[Records contained in a dataset]

....

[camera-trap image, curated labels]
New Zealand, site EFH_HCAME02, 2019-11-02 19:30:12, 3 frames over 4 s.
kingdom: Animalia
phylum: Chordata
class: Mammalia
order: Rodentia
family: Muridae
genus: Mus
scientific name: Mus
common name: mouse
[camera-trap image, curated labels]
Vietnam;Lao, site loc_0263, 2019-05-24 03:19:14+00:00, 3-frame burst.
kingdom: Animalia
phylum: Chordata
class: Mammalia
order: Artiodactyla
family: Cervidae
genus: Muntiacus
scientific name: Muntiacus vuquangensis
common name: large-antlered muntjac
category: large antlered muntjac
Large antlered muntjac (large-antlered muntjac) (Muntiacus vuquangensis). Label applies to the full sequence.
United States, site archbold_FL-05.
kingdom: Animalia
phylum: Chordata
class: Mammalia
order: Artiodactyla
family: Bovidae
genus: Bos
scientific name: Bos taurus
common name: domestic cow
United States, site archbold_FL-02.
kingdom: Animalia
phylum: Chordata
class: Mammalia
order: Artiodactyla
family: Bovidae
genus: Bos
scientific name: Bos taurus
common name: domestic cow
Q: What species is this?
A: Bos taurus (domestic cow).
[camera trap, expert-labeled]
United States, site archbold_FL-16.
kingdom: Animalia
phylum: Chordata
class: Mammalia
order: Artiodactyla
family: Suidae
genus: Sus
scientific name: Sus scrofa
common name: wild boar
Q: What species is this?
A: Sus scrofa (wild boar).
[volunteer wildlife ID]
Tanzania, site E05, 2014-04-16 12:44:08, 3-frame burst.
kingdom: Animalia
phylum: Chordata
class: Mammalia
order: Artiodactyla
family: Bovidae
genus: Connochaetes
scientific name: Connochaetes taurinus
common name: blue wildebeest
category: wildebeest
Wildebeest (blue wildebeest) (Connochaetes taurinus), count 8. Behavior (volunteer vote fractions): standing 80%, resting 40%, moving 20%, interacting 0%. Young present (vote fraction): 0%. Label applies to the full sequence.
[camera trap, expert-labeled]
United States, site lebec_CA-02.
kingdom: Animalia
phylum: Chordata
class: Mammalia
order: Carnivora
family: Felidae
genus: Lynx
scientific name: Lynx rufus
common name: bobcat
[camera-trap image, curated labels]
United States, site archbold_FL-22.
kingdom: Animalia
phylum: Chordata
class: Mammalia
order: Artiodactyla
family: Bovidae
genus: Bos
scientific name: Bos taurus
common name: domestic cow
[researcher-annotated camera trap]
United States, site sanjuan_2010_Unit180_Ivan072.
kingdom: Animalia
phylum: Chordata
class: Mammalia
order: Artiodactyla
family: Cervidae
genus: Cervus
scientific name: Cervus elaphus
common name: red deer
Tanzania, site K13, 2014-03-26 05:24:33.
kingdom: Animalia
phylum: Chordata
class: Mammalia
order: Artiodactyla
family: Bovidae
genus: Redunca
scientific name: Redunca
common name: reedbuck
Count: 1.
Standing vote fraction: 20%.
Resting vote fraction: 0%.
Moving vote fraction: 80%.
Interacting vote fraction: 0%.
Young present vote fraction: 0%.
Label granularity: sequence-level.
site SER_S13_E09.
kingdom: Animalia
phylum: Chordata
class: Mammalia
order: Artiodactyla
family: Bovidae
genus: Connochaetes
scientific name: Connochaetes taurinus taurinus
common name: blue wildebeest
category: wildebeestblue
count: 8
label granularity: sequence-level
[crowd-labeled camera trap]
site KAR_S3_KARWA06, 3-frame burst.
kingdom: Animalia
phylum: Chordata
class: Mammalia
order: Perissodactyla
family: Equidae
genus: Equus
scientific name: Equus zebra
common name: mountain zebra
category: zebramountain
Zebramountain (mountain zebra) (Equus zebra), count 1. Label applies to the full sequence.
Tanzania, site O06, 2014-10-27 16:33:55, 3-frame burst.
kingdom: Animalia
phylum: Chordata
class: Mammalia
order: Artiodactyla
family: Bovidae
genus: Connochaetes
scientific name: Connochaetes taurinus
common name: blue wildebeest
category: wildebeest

....

-- Problem details --
Show the data once more, exactly as it was written.

-- Answer --
[camera-trap image, curated labels]
New Zealand, site EFH_HCAME02, 2019-11-02 19:30:12, 3 frames over 4 s.
kingdom: Animalia
phylum: Chordata
class: Mammalia
order: Rodentia
family: Muridae
genus: Mus
scientific name: Mus
common name: mouse
[camera-trap image, curated labels]
Vietnam;Lao, site loc_0263, 2019-05-24 03:19:14+00:00, 3-frame burst.
kingdom: Animalia
phylum: Chordata
class: Mammalia
order: Artiodactyla
family: Cervidae
genus: Muntiacus
scientific name: Muntiacus vuquangensis
common name: large-antlered muntjac
category: large antlered muntjac
Large antlered muntjac (large-antlered muntjac) (Muntiacus vuquangensis). Label applies to the full sequence.
United States, site archbold_FL-05.
kingdom: Animalia
phylum: Chordata
class: Mammalia
order: Artiodactyla
family: Bovidae
genus: Bos
scientific name: Bos taurus
common name: domestic cow
United States, site archbold_FL-02.
kingdom: Animalia
phylum: Chordata
class: Mammalia
order: Artiodactyla
family: Bovidae
genus: Bos
scientific name: Bos taurus
common name: domestic cow
Q: What species is this?
A: Bos taurus (domestic cow).
[camera trap, expert-labeled]
United States, site archbold_FL-16.
kingdom: Animalia
phylum: Chordata
class: Mammalia
order: Artiodactyla
family: Suidae
genus: Sus
scientific name: Sus scrofa
common name: wild boar
Q: What species is this?
A: Sus scrofa (wild boar).
[volunteer wildlife ID]
Tanzania, site E05, 2014-04-16 12:44:08, 3-frame burst.
kingdom: Animalia
phylum: Chordata
class: Mammalia
order: Artiodactyla
family: Bovidae
genus: Connochaetes
scientific name: Connochaetes taurinus
common name: blue wildebeest
category: wildebeest
Wildebeest (blue wildebeest) (Connochaetes taurinus), count 8. Behavior (volunteer vote fractions): standing 80%, resting 40%, moving 20%, interacting 0%. Young present (vote fraction): 0%. Label applies to the full sequence.
[camera trap, expert-labeled]
United States, site lebec_CA-02.
kingdom: Animalia
phylum: Chordata
class: Mammalia
order: Carnivora
family: Felidae
genus: Lynx
scientific name: Lynx rufus
common name: bobcat
[camera-trap image, curated labels]
United States, site archbold_FL-22.
kingdom: Animalia
phylum: Chordata
class: Mammalia
order: Artiodactyla
family: Bovidae
genus: Bos
scientific name: Bos taurus
common name: domestic cow
[researcher-annotated camera trap]
United States, site sanjuan_2010_Unit180_Ivan072.
kingdom: Animalia
phylum: Chordata
class: Mammalia
order: Artiodactyla
family: Cervidae
genus: Cervus
scientific name: Cervus elaphus
common name: red deer
Tanzania, site K13, 2014-03-26 05:24:33.
kingdom: Animalia
phylum: Chordata
class: Mammalia
order: Artiodactyla
family: Bovidae
genus: Redunca
scientific name: Redunca
common name: reedbuck
Count: 1.
Standing vote fraction: 20%.
Resting vote fraction: 0%.
Moving vote fraction: 80%.
Interacting vote fraction: 0%.
Young present vote fraction: 0%.
Label granularity: sequence-level.
site SER_S13_E09.
kingdom: Animalia
phylum: Chordata
class: Mammalia
order: Artiodactyla
family: Bovidae
genus: Connochaetes
scientific name: Connochaetes taurinus taurinus
common name: blue wildebeest
category: wildebeestblue
count: 8
label granularity: sequence-level
[crowd-labeled camera trap]
site KAR_S3_KARWA06, 3-frame burst.
kingdom: Animalia
phylum: Chordata
class: Mammalia
order: Perissodactyla
family: Equidae
genus: Equus
scientific name: Equus zebra
common name: mountain zebra
category: zebramountain
Zebramountain (mountain zebra) (Equus zebra), count 1. Label applies to the full sequence.
Tanzania, site O06, 2014-10-27 16:33:55, 3-frame burst.
kingdom: Animalia
phylum: Chordata
class: Mammalia
order: Artiodactyla
family: Bovidae
genus: Connochaetes
scientific name: Connochaetes taurinus
common name: blue wildebeest
category: wildebeest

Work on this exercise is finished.